Feminist Perspectives in Medical Family Therapy by Unknown

Feminist Perspectives in Medical Family Therapy by Unknown

Author:Unknown
Language: eng
Format: epub
Publisher: Taylor & Francis Group
Published: 2022-08-15T00:00:00+00:00


Conclusion

Our perspective and supervisory methods come not only from our experiences as feminist family therapists (MED and SP) and as feminist health communication scholars (KAZ and JSK), but also may be informed by our experiences of marginalization as nonphysician women working in a largely male, patriarchal medical school. Feminist standpoint epistemology maintains that persons with less power must know not only their own culture, but also how to survive in the dominant culture, whereas the dominant group doesn't have to learn the culture of the less powerful (Harding, 1993). We are in this standpoint position as women and nonphysician faculty–trained in our own disciplines, but needing to survive within the medical education system, a system we did not personally experience as learners. This position likely highlights issues of marginalization and oppression that may be experienced by patients, residents, and women and minority faculty when interacting with a complex, patriarchal medical education and healthcare system.

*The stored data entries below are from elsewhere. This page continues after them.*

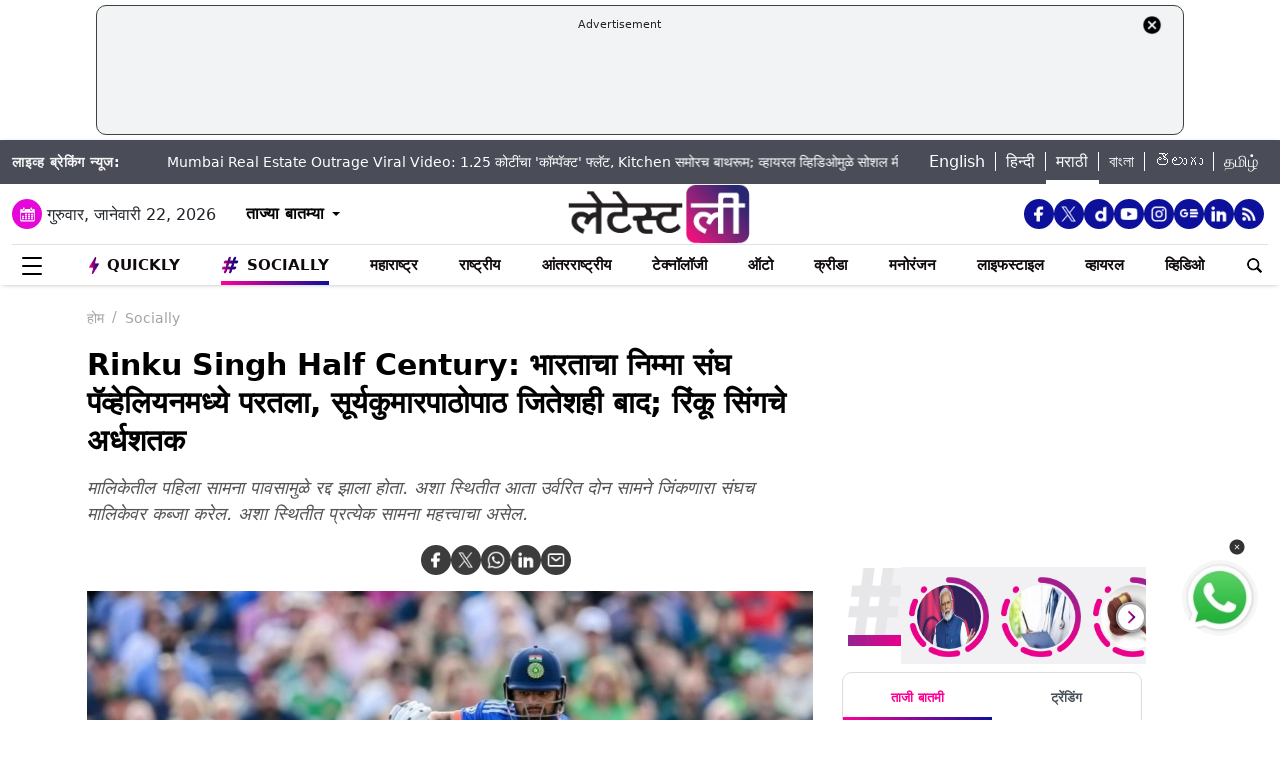

--- FILE ---
content_type: text/html; charset=utf-8
request_url: https://www.google.com/recaptcha/api2/aframe
body_size: 270
content:
<!DOCTYPE HTML><html><head><meta http-equiv="content-type" content="text/html; charset=UTF-8"></head><body><script nonce="xW9SGHLOFQXP8nOdLjYcVw">/** Anti-fraud and anti-abuse applications only. See google.com/recaptcha */ try{var clients={'sodar':'https://pagead2.googlesyndication.com/pagead/sodar?'};window.addEventListener("message",function(a){try{if(a.source===window.parent){var b=JSON.parse(a.data);var c=clients[b['id']];if(c){var d=document.createElement('img');d.src=c+b['params']+'&rc='+(localStorage.getItem("rc::a")?sessionStorage.getItem("rc::b"):"");window.document.body.appendChild(d);sessionStorage.setItem("rc::e",parseInt(sessionStorage.getItem("rc::e")||0)+1);localStorage.setItem("rc::h",'1769032395394');}}}catch(b){}});window.parent.postMessage("_grecaptcha_ready", "*");}catch(b){}</script></body></html>

--- FILE ---
content_type: application/javascript
request_url: https://cdn.izooto.com/scripts/22e32ee4fc33a8885ec6ce94cbea351e24bc4eb0.js
body_size: 663
content:
try{window.izConfig={"webServiceUrl":"","serviceWorkerName":"\/service-worker.js","debug":0,"siteUrl":"https:\/\/marathi.latestly.com","repeatPromptDelay":0,"tagsEnabled":1,"setEnr":1,"manifestName":"\/manifest.json","branding":0,"isSdkHttps":1,"locale":"en","sourceOrigin":"https:\/\/marathi.latestly.com","welcomeNotification":{"clickTimeout":0,"icon":"","title":"","body":"","url":"","status":0,"showAfter":0},"vapidPublicKey":"BO0swy0r9Vi2_FIG8CCDj-yE-eX6gu2kEFZVz_WFNQWNbd3-T4mW3eCmANT7M2EUn_k3K0a1gEK7PNOsqeOwGE0","izootoStatus":1,"customPixelLink":"","promptDelay":0,"client":48379,"desktopAllowed":1,"webPushId":"","ga":{"syncNewsHub":0},"domainRoot":"","mobileAllowed":1,"autoSegment":1,"hash":"22e32ee4fc33a8885ec6ce94cbea351e24bc4eb0"};var container=document.body?document.body:document.head;if(""!==izConfig.customPixelLink){var _izAlt=document.createElement("script");_izAlt.id="izootoAlt",_izAlt.src=izConfig.customPixelLink,container.appendChild(_izAlt)}else{var _iz=document.createElement("script");_iz.id="izootoSdk",_iz.src="https://cdn.izooto.com/scripts/sdk/izooto.js",container.appendChild(_iz)}}catch(err){}

--- FILE ---
content_type: application/javascript; charset=utf-8
request_url: https://fundingchoicesmessages.google.com/f/AGSKWxW8PcFhQi-BgzVoCMzK5H_HjNKMKaQckPvC2h_kGZpAMqU2bxcqJwDbZSp26-lhBiENqQPNs59u5fefQ3IPevXlBp2P4qPCt72e_ffhzN2f-JylxWT90_8rS7cYIuFvXxEwvEZn7465z8TfotMxTVP5xIaUIl82r1jxoV6WKFQVlhcvZT1LXm2K0AA=/_/AD728cat./adv_vert./eas-fif.htm/Online-Adv-.intad.
body_size: -1290
content:
window['f5e30c71-0430-4bc3-9e3c-cb8522326fd7'] = true;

Medical education has been compared to a neglectful and abusive family system because of the unrealistic expectations, denial, indirect communication patterns, rigidity, and isolation that often exist (McKegney, 1989). We attempt to provide alternative experiences based on multiple ways of knowing, being-in-relation, reflection, and use of self. Learning a being-in-relation approach and shifting power is especially important when physicians are working with medically underserved and/or marginalized patients, or those who have historically been treated paternalistically by physicians (e.g., women, ethnic minorities, gay, lesbian, or bisexual patients). As physicians learn to shift these relationships, they become agents for social change through promoting more empowering relationships.

Feminist family therapists, then, bring important lenses to medical education: a systemic conceptual framework, and an understanding of power dynamics across patients’ social contexts, the doctor-patient relationship, and in the resident-faculty relationship. These combined perspectives provide a much-needed but seldom taught view of the doctor-patient relationship and complex medical systems as circular and systemic, and highlight the importance of context, understanding the patients’ narrative, and the self-of-the-physician in the helping relationship.

Feminist MFTs also bring an awareness of the need for physician reflection and mindfulness of their social location, the ethical use of power, an awareness of the sociopolitical context of medicine, and the potential for physicians to be agents for social change. Both practicum as a curriculum component, and feminist supervision and teaching methods are rare in medical education. Applying the practicum training model is a good example of how feminist MFTs can not only partner with physicians, but teach essential skills while also advocating for social change through more relationship-centered, empowering physician-patient relationships.